Saturday, November 16, 2013

Language Acquisition: A Habit Formation or Role Formation?

Habit Formation

Habit is a pattern of behaviour that is regular and which has become almost automatic as a result of repetition. Linguists and psychologists disagree about how much habit formation is involved in language learning. The behaviourists hold that language acquisition is a product of habit formation. Habits are constructed through the repeated association between some stimulus and some response. Second language learning, then, is viewed as a process of overcoming the habits of the native language in order to acquire the new habits of the target language. This is to be accomplished through the pedagogical practices of dialogue memorization and pattern practice. Over learning and thus automatically is the goal. The contrastive analysis hypothesis is important to this view of language learning.

Role Formation-

Chomsky posits a theory in which he claims that everybody learns a language not because they are subject to the same conditioning process but because they possess an inborn capacity which permits then to induce the rules of the intended language as a normal maturational process.
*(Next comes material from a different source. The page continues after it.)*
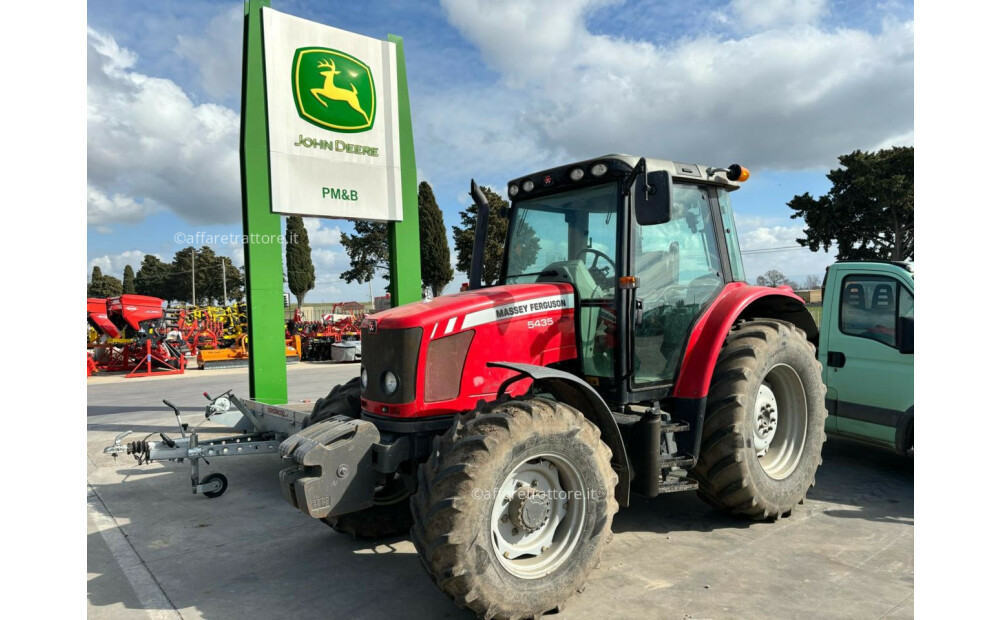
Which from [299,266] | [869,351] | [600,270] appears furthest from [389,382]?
[299,266]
Once acquired, these rules will allow learners to create and comprehend novel utterances, utterances they neither have understood nor have produced if they are limited to imitating input from the environment. Thus the rational for Chomsky’s theory of language acquisition as a process of role formation lies in what known as “the poverty of the stimulus(input).”

To justify Chomosky’s theory of language acquisition we will take the following two errors into account committed by children acquiring English as their L1.
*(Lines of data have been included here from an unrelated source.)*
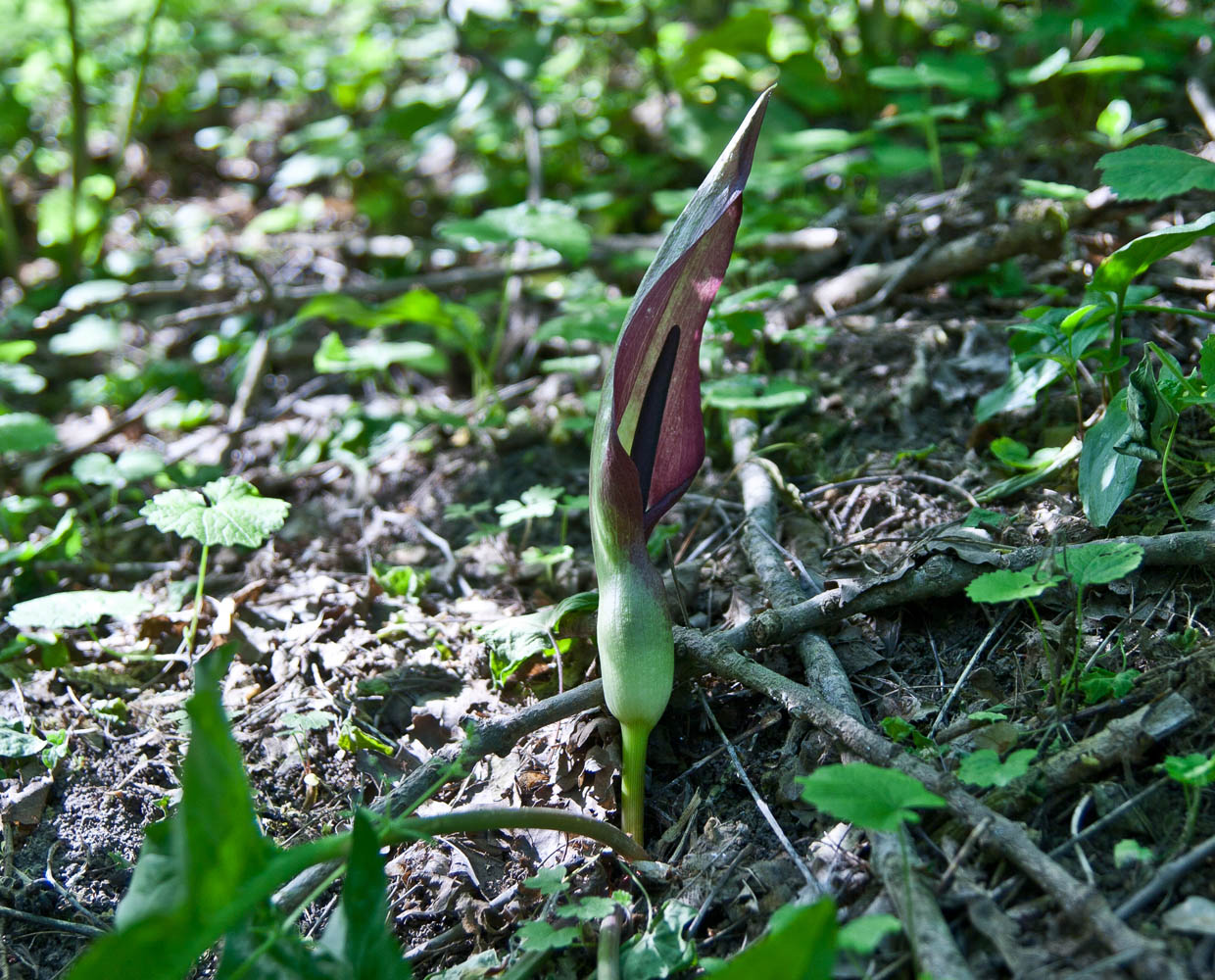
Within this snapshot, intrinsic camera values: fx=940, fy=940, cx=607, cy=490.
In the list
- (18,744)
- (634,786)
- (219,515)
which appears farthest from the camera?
(219,515)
  1. She doesn’t wants to go.
  2. I eated it.

These wrong sentences suggest that these children have internalized rules for sub-verb agreement and past tense formation in English respectively but have not yet mastered the limitations of the rules. Thus such original errors indicate that the children are not simply repeating forms from the input they encountered.

Again in relation to SLA, SL learners are found to commit similar “developmental” errors which are not apparently due to L1 interference.

Thus the process of SLA is also thought to be one rule formation, in which rules are inculcated through a process of hypothesis formation and testing. If the learner traces any mismatch between his own language production and the forms/ functions of the target language to which he/ she is being exposed, he/ she will modify his/ her hypothesis about the nature of the TL rules so that his/ her utterances increasingly conformed to the TL.